* **Instructions**
a – In the backend management text, what lets shutdown send SIGTERM to the whole backend tree rather than only the parent process?
b – Carry the backend management text forward from its last sentence.

**** Text section ****

Backend Management¶
The backend subsystem turns a config file into running MCP transports, restart behavior, and a unified registry.
Public backend states¶
The public enum in src/backend/mod.rs is intentionally small:
StartingHealthyUnhealthyStopped
There are no public states such as "Degraded", "Restarting", or "Circuit Open". Circuit-breaker timing exists internally in the health checker and is reflected through Unhealthy and Stopped.
BackendManager¶
BackendManager owns:
- the live backend map
- the backend config map
- per-backend semaphores
- per-backend retry configs
- rate limiters
- dynamic backend tracking
- managed prerequisite PIDs
- in-flight call draining
- optional call tracking hooks
The manager is transport-agnostic; it delegates concrete behavior to Backend implementations.
Supported transports¶
stdio¶
Child process backends communicate over stdin/stdout using rmcp.
Key details from src/backend/stdio.rs:
- stdin and stdout are piped
- stderr is piped to a 200-line ring buffer (exposed via
gatemini://backend/{name}andgatemini://health) - Unix builds place the child in a new process group
- a reaper task watches for unexpected exit and marks the backend stopped
That process-group isolation is what lets shutdown send SIGTERM to the whole backend tree instead of only the parent process.

**** Data section ****

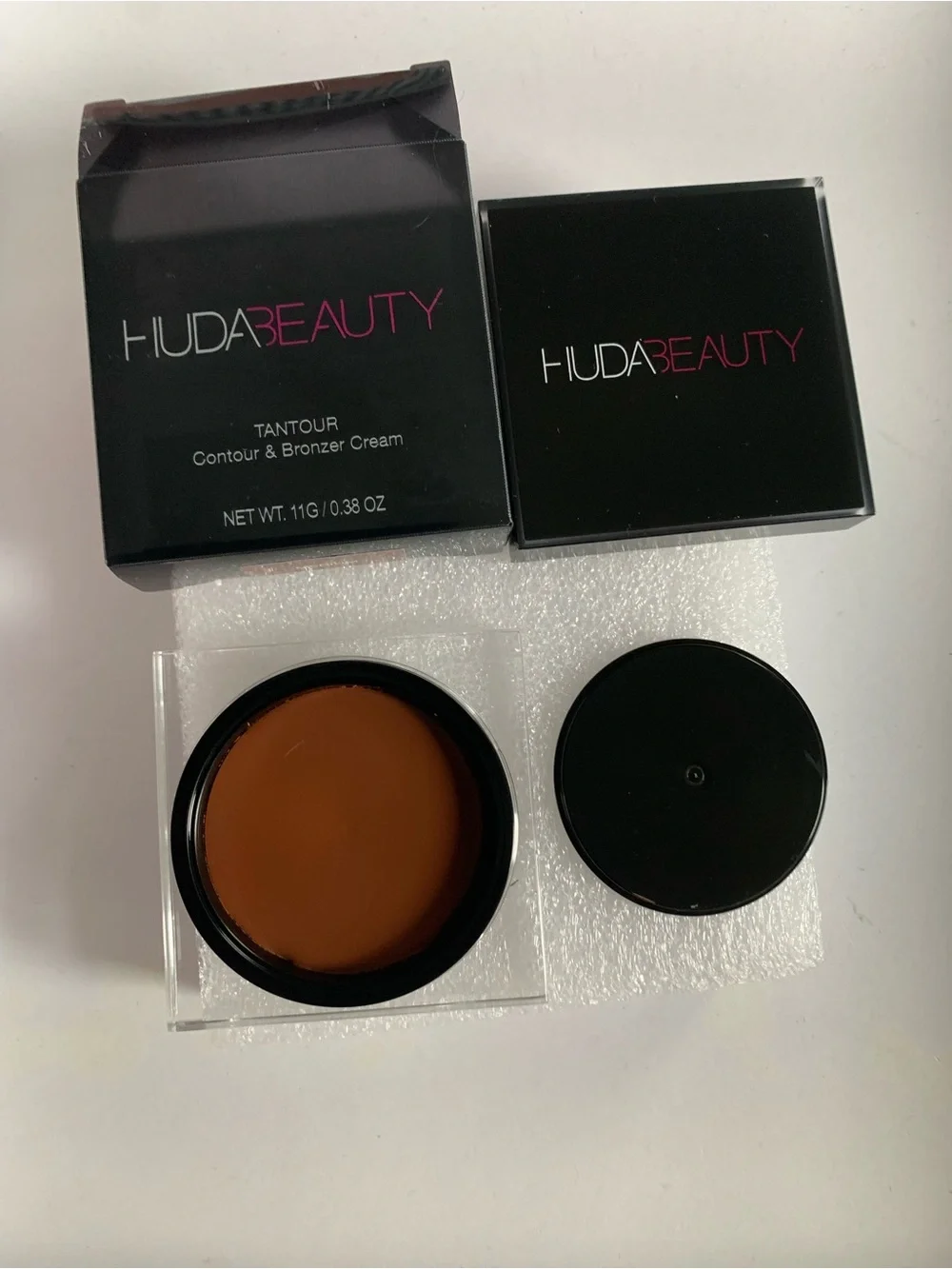 HUDA BEAUTY rich creamy
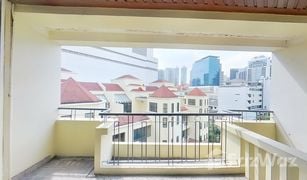 1 Bedroom Condo for sale in Khlong Tan Nuea, Bangkok Baan Adisara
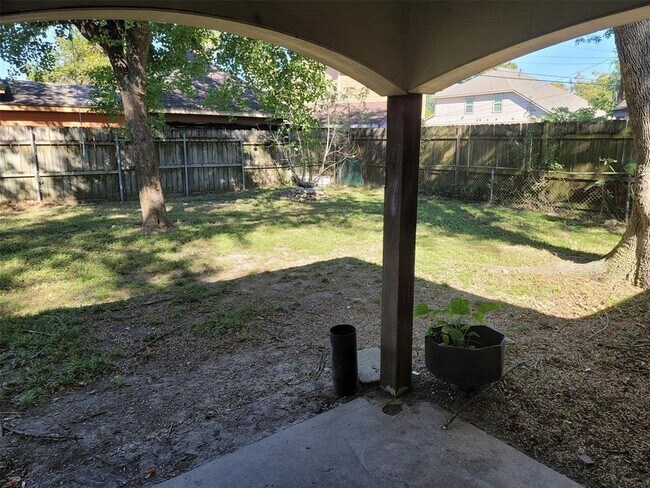 Building Photo - 1527 Debeney Dr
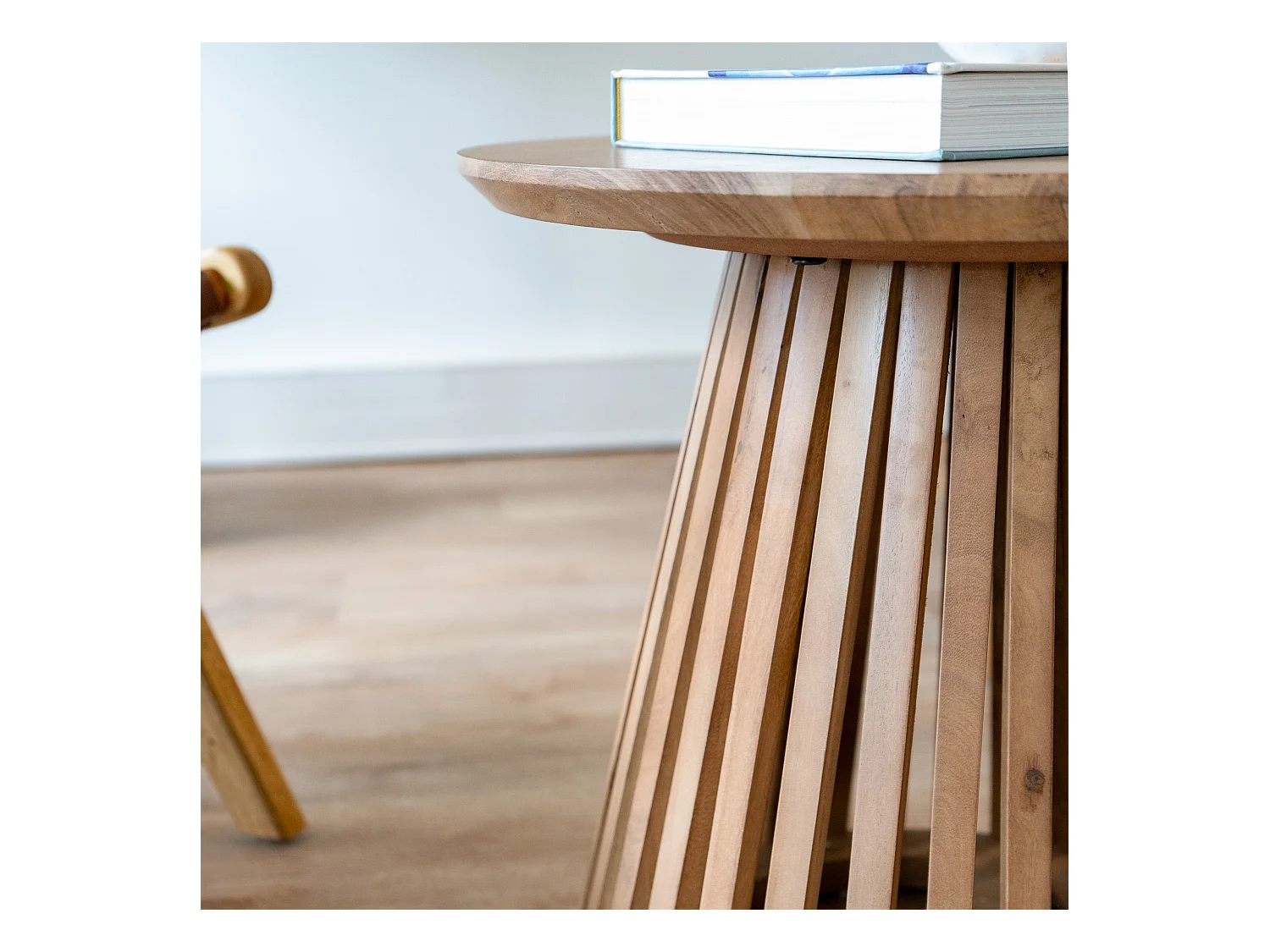 Table d'appoint ronde bois clair en bois d'acacia D50 cm - Képès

****

* **Your written answers**
a – The process-group isolation, where Unix builds place the child in a new process group.

b –
streamable-http¶
Remote HTTP backends are implemented in src/backend/http.rs.
Use this transport in config:
backends:
github:
transport: streamable-http
url: "https://api.githubcopilot.com/mcp/"
headers:
Authorization: "Bearer ${GITHUB_PAT_TOKEN}"
The lenient client wrapper exists to tolerate some imperfect servers that omit expected response headers.
cli-adapter¶
CLI adapter backends let you publish tools without writing a separate MCP server.
You can either define tools inline:
backends:
jq-tools:
transport: cli-adapter
timeout: 30s
tools:
filter:
description: "Apply a jq filter to JSON input"
input_schema:
type: object
properties:
filter: { type: string }
input: { type: string }
required: [filter, input]
command: "jq '{{filter}}'"
stdin: "{{input}}"
output: json
Or point to an external adapter file:
backends:
ffmpeg-tools:
transport: cli-adapter
adapter_file: ~/.config/gatemini/adapters/ffmpeg.yaml
The adapter file path supports ~ expansion in the CLI adapter loader.
Dedicated instance mode¶
By default, all proxy sessions share a single backend instance (instance_mode: shared). For stateful backends like sequential-thinking that maintain per-session state, this causes state bleed across sessions.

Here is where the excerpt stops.